* **WHAT YOU SHOULD DO**:
Leave the pictures out and return every line below exactly.

* **RECORDS FOR THE EXERCISE**:
"""
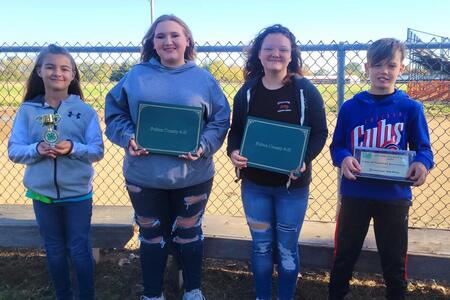 4- H members holding their awards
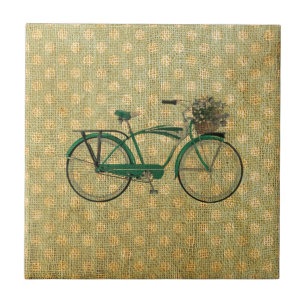 Retro grön cykel med blommabasketen kakelplatta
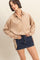 woman wearing a beige long sleeve satin button-up shirt paired with a dark denim mini skirt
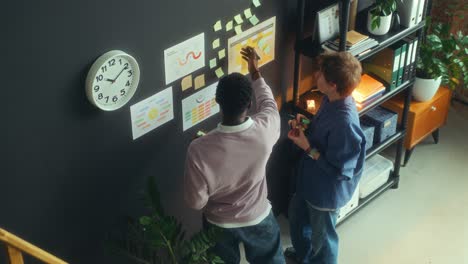 two colleagues discussing business strategy and printed chart in office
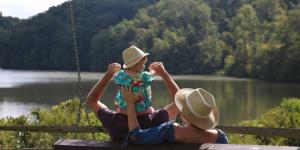 Vagabond 3 World Travel Blogger sitting with husband and toddler looking over the Bull Sluice Lake at Morgan Falls Park in Sandy Springs, GA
"""
* **TASK RESULT**:
 4- H members holding their awards
 Retro grön cykel med blommabasketen kakelplatta
 woman wearing a beige long sleeve satin button-up shirt paired with a dark denim mini skirt
 two colleagues discussing business strategy and printed chart in office
 Vagabond 3 World Travel Blogger sitting with husband and toddler looking over the Bull Sluice Lake at Morgan Falls Park in Sandy Springs, GA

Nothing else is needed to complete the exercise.